Sunday, November 14, 2010

The Pledge of Allegiance Is Un-Constitutional

The current version of the pledge of allegiance to the U.S. flag is the single most un-Constitutional law currently in existence in the U.S.

Given the context, the phrase "under god" clearly means "ruled by god" or "ruled in accordance with god's wishes".

We are talking about a pledge of allegiance. Pledging allegiance is a decidedly political act--it is an oath of obedience and loyalty.  Furthermore, it is an oath of obedience to a nation, which is a decidedly political construct. 

The phrase is used to describe the nation to which the person saying the pledge is swearing his loyalty and obedience. The pledge is not a verbal map or star chart; its purpose is not to describe relative physical positions.  If it were, then the appropriate phrase would be "under Canada".  Or, maybe, "under the starry skies".

Rather, the purpose of a pledge of allegiance is to describe political positions--who is loyal to whom, who is to obey whom. 

Thus, the American pledge, as currently written, is descriptive of a theocracy and describes clearly the theocratic viewpoint:  that the U.S. is ruled by god.  It is such a stunningly obvious violation of the First Amendment to the U.S. Constitution that I can scarce believe anyone could defend it with a straight face--unless he were a theocrat bent on undermining the U.S Constitution.
 
The theocrats will apparently stop at nothing.  Lying in the service of god is not a sin apparently (in spite of all that talk about the importance of honoring the ten commandments). They try to mislead the public about the nature and purpose of the pledge and say that the inclusion of that phrase is just "ceremonial deism".  

In essence, the argument is that these are unimportant ceremonies, which is to say "meaningless". Well, these are not unimportant or meaningless ceremonies. Pledging allegiance is a serious political act. If you pledge allegiance to another country's flag, you could, in some circumstance, find yourself being threatened with loss of citizenship or even being charged with treason.  

The theocrats also argue that it's just an expression of national identity that just happens to mention god.  That's another way of saying it's an expression of who and what we are as a nation  As such, including a reference to god and his dominion over us means that we are expressing an identity that is synonymous with a theocracy. That is not, in any way, consistent with the Constitution.

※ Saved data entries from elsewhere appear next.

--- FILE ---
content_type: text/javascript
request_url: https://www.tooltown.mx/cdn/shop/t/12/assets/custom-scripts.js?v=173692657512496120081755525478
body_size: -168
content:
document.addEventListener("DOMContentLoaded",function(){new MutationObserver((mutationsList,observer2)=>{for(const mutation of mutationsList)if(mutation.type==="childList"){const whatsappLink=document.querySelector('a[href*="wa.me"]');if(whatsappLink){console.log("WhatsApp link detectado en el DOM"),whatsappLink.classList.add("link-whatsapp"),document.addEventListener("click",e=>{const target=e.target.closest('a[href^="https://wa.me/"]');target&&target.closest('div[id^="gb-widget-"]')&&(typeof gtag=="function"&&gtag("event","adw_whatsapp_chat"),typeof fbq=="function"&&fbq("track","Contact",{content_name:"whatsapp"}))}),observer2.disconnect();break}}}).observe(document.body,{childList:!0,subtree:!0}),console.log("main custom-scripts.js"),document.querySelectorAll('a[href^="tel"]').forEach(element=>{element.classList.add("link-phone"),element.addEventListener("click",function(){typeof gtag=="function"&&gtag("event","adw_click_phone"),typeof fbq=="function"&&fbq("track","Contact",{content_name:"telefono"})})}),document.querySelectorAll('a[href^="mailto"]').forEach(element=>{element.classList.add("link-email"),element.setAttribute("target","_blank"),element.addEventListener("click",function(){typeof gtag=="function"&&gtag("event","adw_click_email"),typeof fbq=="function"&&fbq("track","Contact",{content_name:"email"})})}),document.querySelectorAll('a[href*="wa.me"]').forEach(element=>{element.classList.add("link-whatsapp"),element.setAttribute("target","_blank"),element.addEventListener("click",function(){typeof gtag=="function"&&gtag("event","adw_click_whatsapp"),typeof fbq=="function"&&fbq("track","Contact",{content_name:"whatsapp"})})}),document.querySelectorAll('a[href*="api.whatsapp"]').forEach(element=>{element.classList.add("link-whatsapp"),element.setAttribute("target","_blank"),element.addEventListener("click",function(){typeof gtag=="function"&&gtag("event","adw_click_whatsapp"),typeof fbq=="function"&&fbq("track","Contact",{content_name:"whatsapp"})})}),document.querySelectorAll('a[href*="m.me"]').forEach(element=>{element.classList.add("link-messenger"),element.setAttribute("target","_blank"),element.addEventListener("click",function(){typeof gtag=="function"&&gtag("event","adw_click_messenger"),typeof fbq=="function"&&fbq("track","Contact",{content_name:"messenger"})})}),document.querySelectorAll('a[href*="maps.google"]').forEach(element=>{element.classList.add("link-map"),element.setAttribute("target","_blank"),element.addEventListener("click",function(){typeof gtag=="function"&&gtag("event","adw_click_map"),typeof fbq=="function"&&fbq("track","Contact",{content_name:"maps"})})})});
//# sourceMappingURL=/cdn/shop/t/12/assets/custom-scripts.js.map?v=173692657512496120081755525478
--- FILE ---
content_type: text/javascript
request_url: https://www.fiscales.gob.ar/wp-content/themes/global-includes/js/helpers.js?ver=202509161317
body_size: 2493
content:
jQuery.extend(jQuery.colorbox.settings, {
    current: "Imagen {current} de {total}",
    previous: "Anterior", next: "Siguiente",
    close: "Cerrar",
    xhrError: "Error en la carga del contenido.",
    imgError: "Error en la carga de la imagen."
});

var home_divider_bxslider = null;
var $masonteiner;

The pledge was amended in 1954 to add the phrase "under god" right after the words "one nation".  The clear intent of that change based both on the wording of the act and the legislative history was to endorse a religious viewpoint.  That viewpoint is that god exists and he rules us.  The mere mention of god to endorse a religious viewpoint would render the amended pledge un-Constitutional.  The fact that it is a clear expression of the theocratic viewpoint renders in not only un-Constitutional but also completely and affirmatively hostile to the U.S. Constitution and the principles of democracy and freedom enshrined therein. 

Worst of all, the current version of the pledge of allegiance isn't just a statement of theocracy.  It is proof that the theocrats are intent on subverting all forms of democracy.